**Extracted data entries:**
+---+
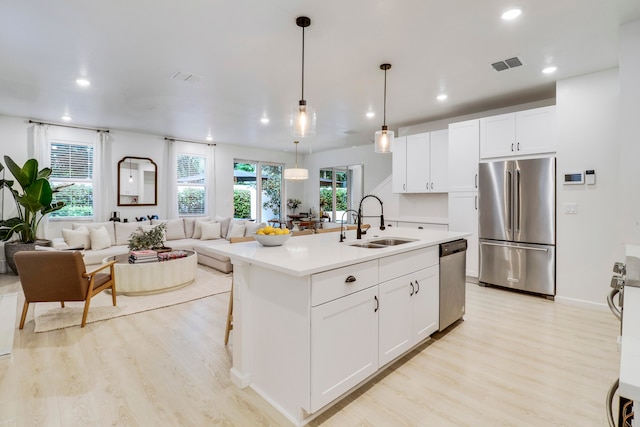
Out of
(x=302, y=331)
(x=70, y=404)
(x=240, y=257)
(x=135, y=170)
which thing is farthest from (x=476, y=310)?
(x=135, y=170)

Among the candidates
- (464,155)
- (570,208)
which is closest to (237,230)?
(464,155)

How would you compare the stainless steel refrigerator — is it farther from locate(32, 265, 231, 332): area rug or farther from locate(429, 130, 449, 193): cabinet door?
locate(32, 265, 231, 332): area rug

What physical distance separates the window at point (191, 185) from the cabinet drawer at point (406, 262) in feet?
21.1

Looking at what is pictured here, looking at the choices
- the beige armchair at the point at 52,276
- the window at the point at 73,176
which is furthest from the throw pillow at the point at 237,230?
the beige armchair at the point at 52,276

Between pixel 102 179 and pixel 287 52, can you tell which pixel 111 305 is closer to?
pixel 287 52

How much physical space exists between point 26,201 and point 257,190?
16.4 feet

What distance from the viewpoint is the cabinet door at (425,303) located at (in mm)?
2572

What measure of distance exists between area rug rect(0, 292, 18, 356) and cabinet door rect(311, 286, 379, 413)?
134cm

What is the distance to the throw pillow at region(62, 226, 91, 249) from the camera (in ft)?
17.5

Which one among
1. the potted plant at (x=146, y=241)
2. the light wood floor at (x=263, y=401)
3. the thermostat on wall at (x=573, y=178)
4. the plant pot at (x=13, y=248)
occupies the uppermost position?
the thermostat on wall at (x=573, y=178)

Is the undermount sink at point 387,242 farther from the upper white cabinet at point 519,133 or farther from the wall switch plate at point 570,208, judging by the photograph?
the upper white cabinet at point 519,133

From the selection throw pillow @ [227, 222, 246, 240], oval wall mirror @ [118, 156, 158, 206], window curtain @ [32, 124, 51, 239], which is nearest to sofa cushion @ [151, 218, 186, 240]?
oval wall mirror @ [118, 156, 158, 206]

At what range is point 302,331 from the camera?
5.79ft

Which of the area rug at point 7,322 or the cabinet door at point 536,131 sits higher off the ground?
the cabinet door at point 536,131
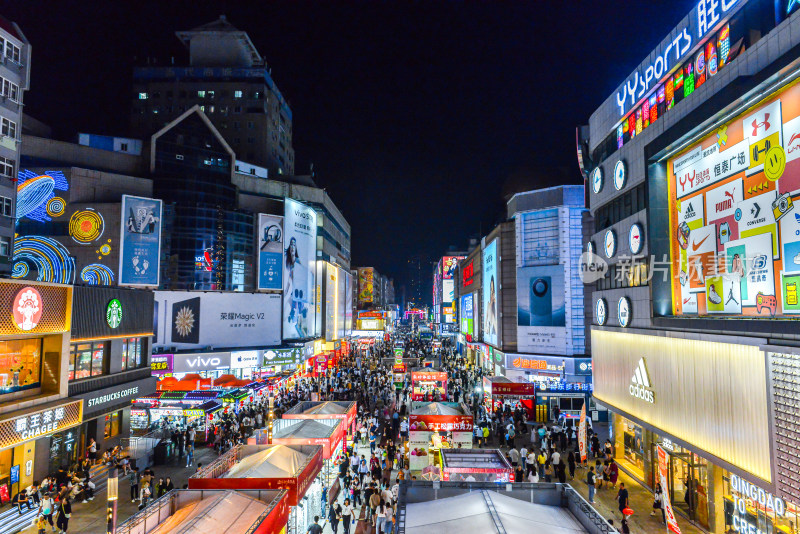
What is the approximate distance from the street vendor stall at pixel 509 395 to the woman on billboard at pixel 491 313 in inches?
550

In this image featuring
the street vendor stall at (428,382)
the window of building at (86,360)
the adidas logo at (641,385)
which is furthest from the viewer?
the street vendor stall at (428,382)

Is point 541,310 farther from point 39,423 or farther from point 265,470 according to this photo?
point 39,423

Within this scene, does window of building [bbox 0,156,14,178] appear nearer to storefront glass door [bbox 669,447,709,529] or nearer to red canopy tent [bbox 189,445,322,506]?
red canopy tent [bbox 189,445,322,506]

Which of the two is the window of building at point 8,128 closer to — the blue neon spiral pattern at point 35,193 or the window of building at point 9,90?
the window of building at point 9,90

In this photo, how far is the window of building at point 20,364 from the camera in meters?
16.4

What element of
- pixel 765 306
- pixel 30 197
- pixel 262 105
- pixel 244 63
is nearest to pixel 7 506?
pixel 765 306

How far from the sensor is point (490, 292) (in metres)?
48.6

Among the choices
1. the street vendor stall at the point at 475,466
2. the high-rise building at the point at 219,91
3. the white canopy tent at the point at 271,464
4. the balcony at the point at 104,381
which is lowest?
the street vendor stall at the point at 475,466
+---+
**What this task involves:**
Copy out every row above word for word, omitting the pictures.

**Response to the task:**
Out of
(x=302, y=331)
(x=70, y=404)
(x=240, y=257)
(x=135, y=170)
which thing is farthest from (x=476, y=310)?
(x=135, y=170)

Among the candidates
- (464,155)
- (570,208)
which is closest to (237,230)?
(464,155)

How would you compare the stainless steel refrigerator — is it farther from locate(32, 265, 231, 332): area rug or farther from locate(429, 130, 449, 193): cabinet door?
locate(32, 265, 231, 332): area rug

What physical distance separates the window at point (191, 185) from the cabinet drawer at point (406, 262) in feet?
21.1

Looking at what is pictured here, looking at the choices
- the beige armchair at the point at 52,276
- the window at the point at 73,176
which is furthest from the throw pillow at the point at 237,230?
the beige armchair at the point at 52,276

Between pixel 102 179 and pixel 287 52, can you tell which pixel 111 305 is closer to?
pixel 287 52

How much physical space exists between point 26,201 and point 257,190?
16.4 feet

What distance from the viewpoint is the cabinet door at (425,303) located at (in mm)?
2572

What measure of distance exists between area rug rect(0, 292, 18, 356) and cabinet door rect(311, 286, 379, 413)?
134cm

What is the distance to the throw pillow at region(62, 226, 91, 249) from the camera (in ft)?
17.5

Which one among
1. the potted plant at (x=146, y=241)
2. the light wood floor at (x=263, y=401)
3. the thermostat on wall at (x=573, y=178)
4. the plant pot at (x=13, y=248)
occupies the uppermost position?
the thermostat on wall at (x=573, y=178)

Is the undermount sink at point 387,242 farther from the upper white cabinet at point 519,133 or farther from the wall switch plate at point 570,208, judging by the photograph?
the upper white cabinet at point 519,133

From the selection throw pillow @ [227, 222, 246, 240], oval wall mirror @ [118, 156, 158, 206], window curtain @ [32, 124, 51, 239], which is nearest to sofa cushion @ [151, 218, 186, 240]?
oval wall mirror @ [118, 156, 158, 206]

At what range is point 302,331 from the camera?
5.79ft

Which of the area rug at point 7,322 or the cabinet door at point 536,131 sits higher off the ground?
the cabinet door at point 536,131
What is the approximate distance from the street vendor stall at pixel 509 395 to the woman on billboard at pixel 491 313 in inches?
550

In this image featuring
the street vendor stall at (428,382)
the window of building at (86,360)
the adidas logo at (641,385)
which is furthest from the viewer?
the street vendor stall at (428,382)

Is point 541,310 farther from point 39,423 or farther from point 265,470 according to this photo?
point 39,423

Within this scene, does window of building [bbox 0,156,14,178] appear nearer to storefront glass door [bbox 669,447,709,529] or nearer to red canopy tent [bbox 189,445,322,506]?
red canopy tent [bbox 189,445,322,506]

Which of the two is the window of building at point 8,128 closer to — the blue neon spiral pattern at point 35,193 or the window of building at point 9,90?
the window of building at point 9,90

In this photo, how far is the window of building at point 20,364 from the camera in meters?
16.4

What element of
- pixel 765 306
- pixel 30 197
- pixel 262 105
- pixel 244 63
is nearest to pixel 7 506?
pixel 765 306

How far from the sensor is point (490, 292) (in metres)?
48.6

Among the choices
1. the street vendor stall at the point at 475,466
2. the high-rise building at the point at 219,91
3. the white canopy tent at the point at 271,464
4. the balcony at the point at 104,381
which is lowest?
the street vendor stall at the point at 475,466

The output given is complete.